• Directions for this task:
Images in the records should be skipped while the rest is transcribed verbatim.

• Image-caption web data:
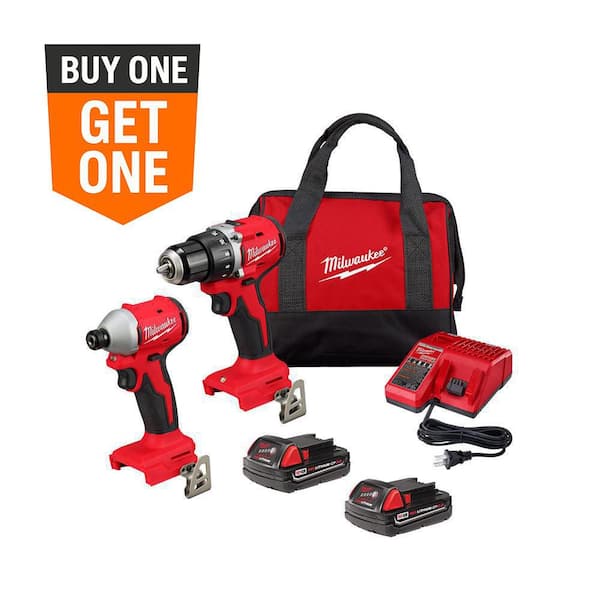 M18 18V Lithium-Ion Brushless Cordless Compact Drill/Impact Combo Kit (2-Tool) w/(2) 2.0 Ah Batteries, Charger & Bag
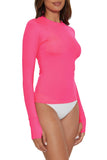 Becca Womens Burst Long Sleeve Rash Guard 883847 Pink Glo M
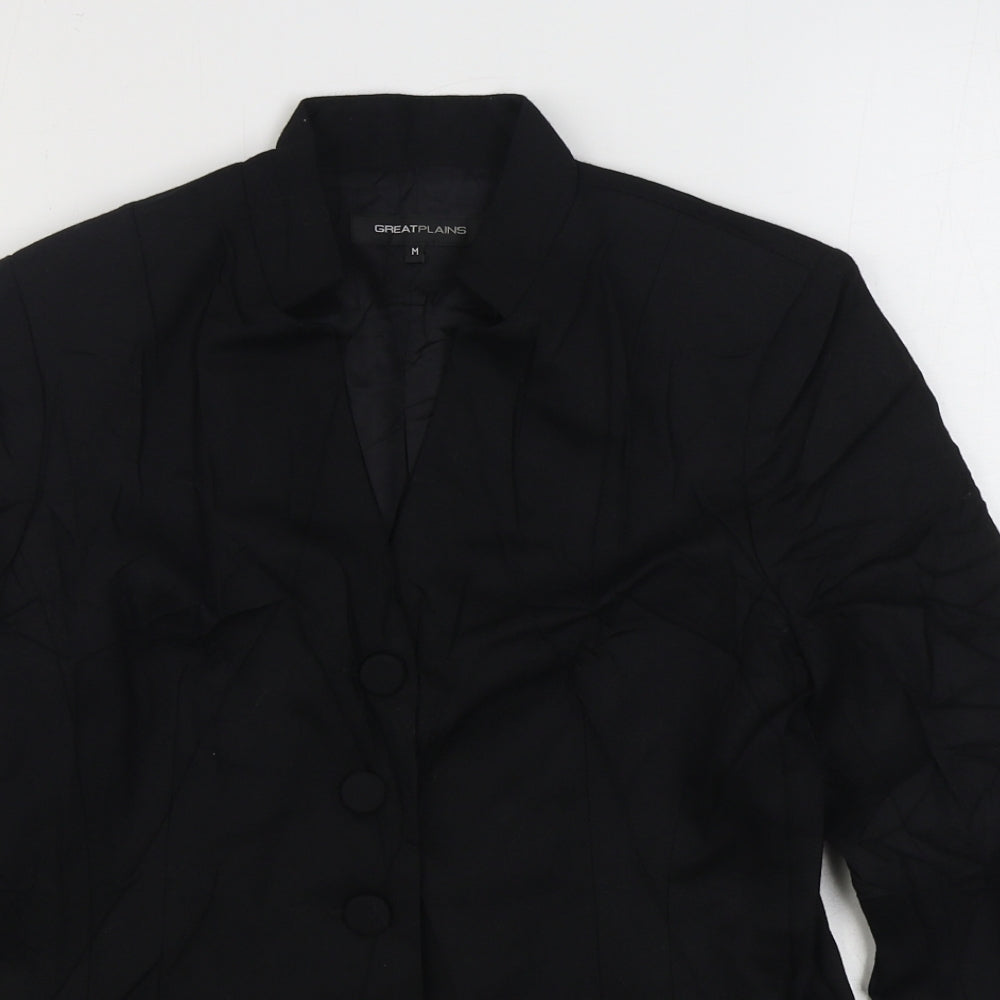 Great Plains Womens Black   Jacket Blazer Size M  Button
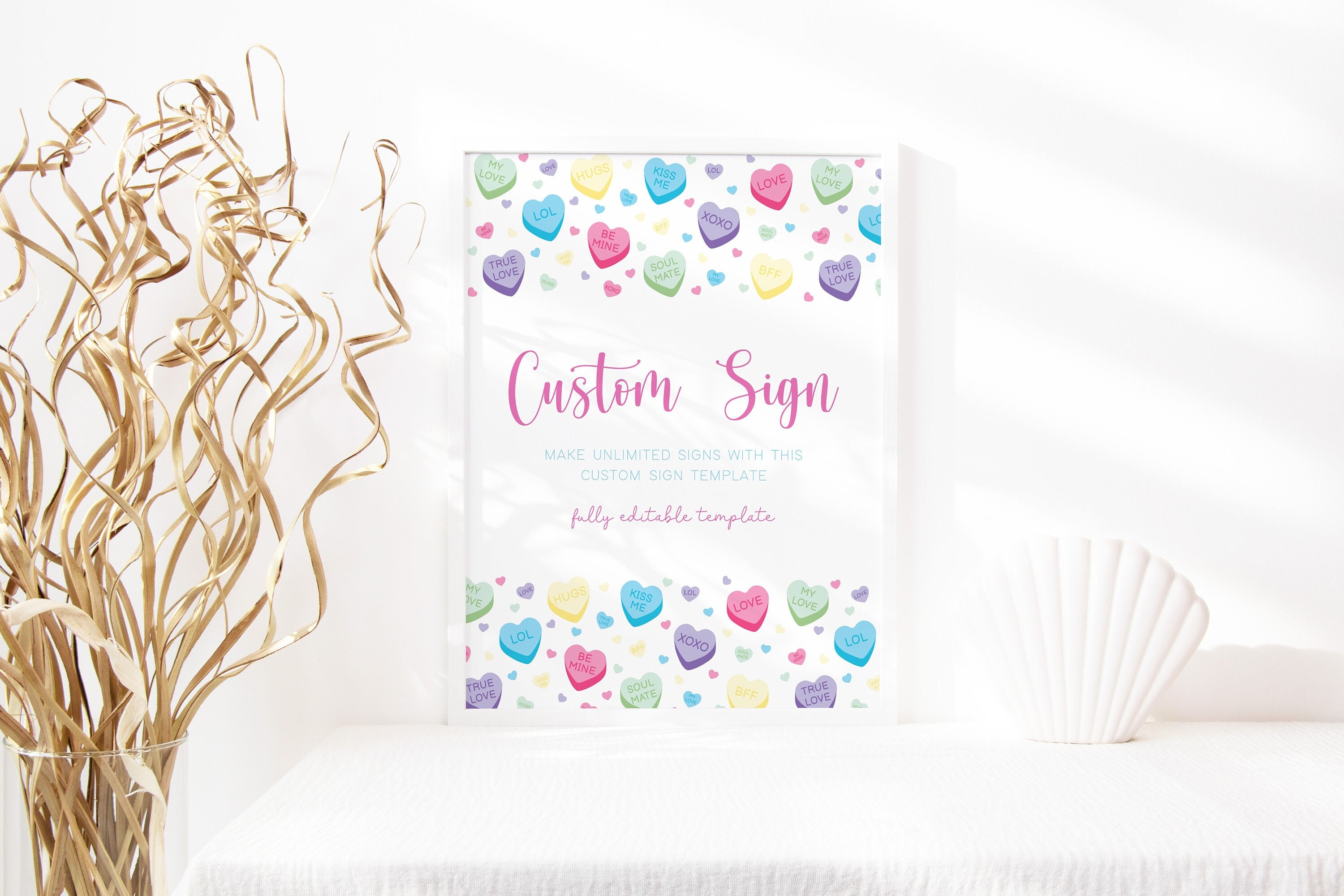 Conversation Hearts Baby Shower Custom Sign, Valentine Baby Custom Sign, Candy Hearts Baby Shower Decor, Baby Decor, Editable Template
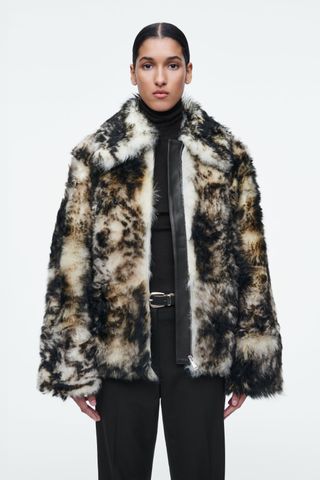 COS, LEOPARD-EFFECT SHEARLING JACKET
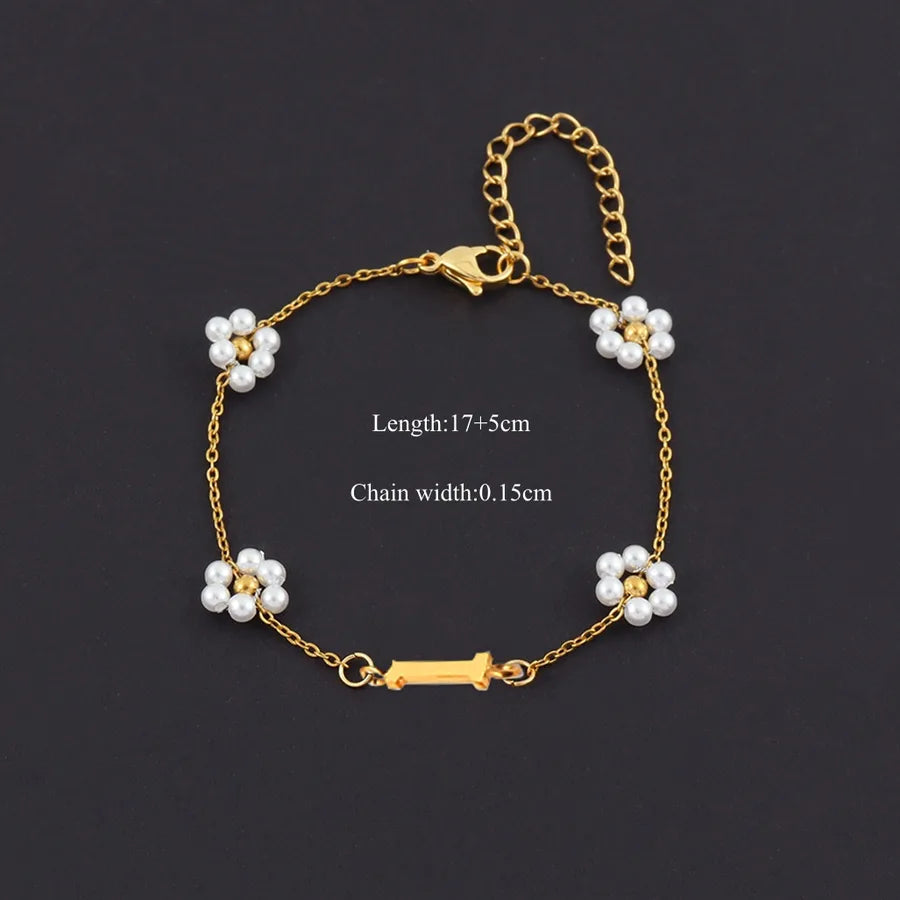 Gold Initial Pearl Bracelet – Vintage 18K Plated Gold I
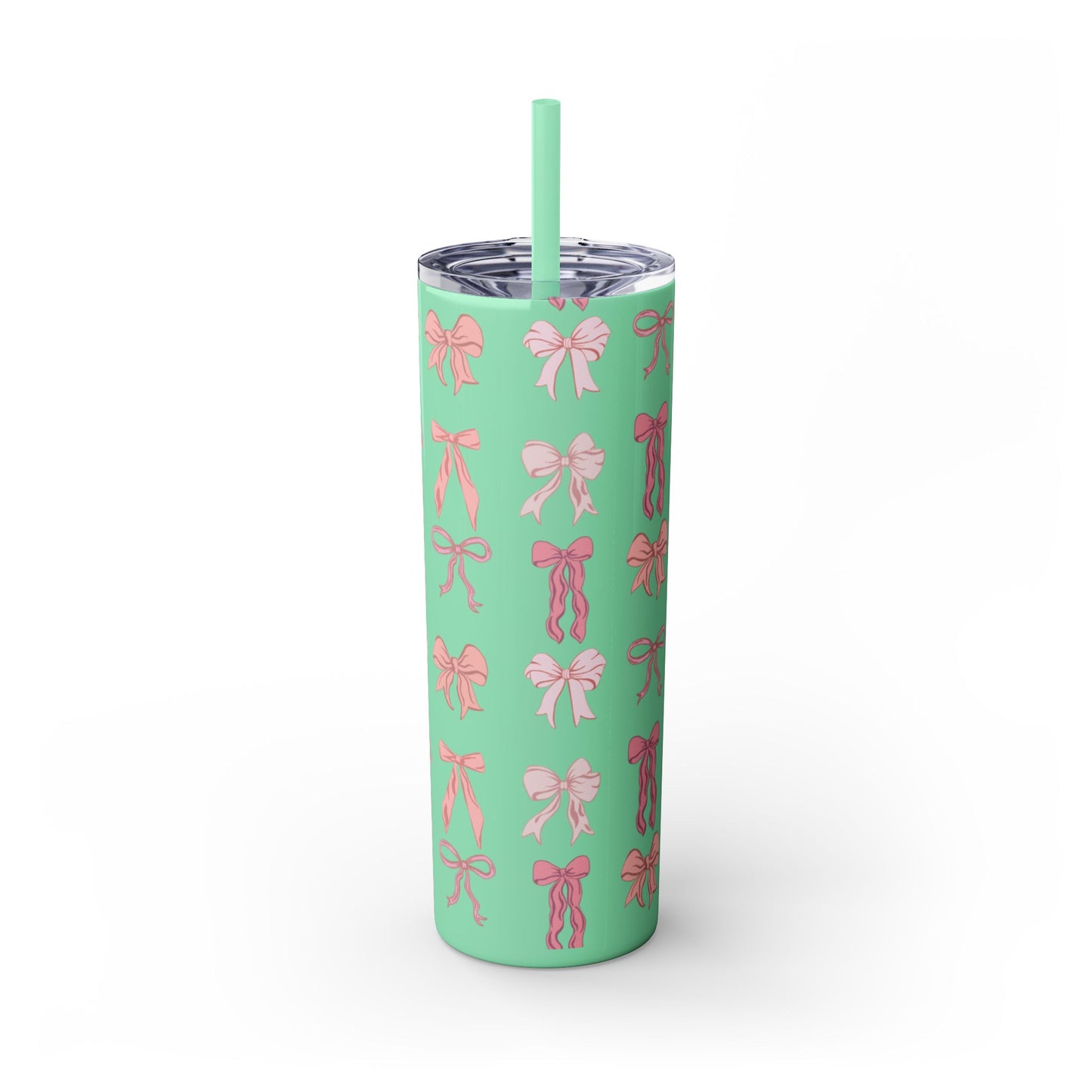 Cute Bow Pattern Skinny Tumbler, 20oz Travel Mug, Gift for Her, Bridesmaid Gift, Bachelorette Party Favor, Hydration Cup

• Written response:
 M18 18V Lithium-Ion Brushless Cordless Compact Drill/Impact Combo Kit (2-Tool) w/(2) 2.0 Ah Batteries, Charger & Bag
 Becca Womens Burst Long Sleeve Rash Guard 883847 Pink Glo M
 Great Plains Womens Black   Jacket Blazer Size M  Button
 Conversation Hearts Baby Shower Custom Sign, Valentine Baby Custom Sign, Candy Hearts Baby Shower Decor, Baby Decor, Editable Template
 COS, LEOPARD-EFFECT SHEARLING JACKET
 Gold Initial Pearl Bracelet – Vintage 18K Plated Gold I
 Cute Bow Pattern Skinny Tumbler, 20oz Travel Mug, Gift for Her, Bridesmaid Gift, Bachelorette Party Favor, Hydration Cup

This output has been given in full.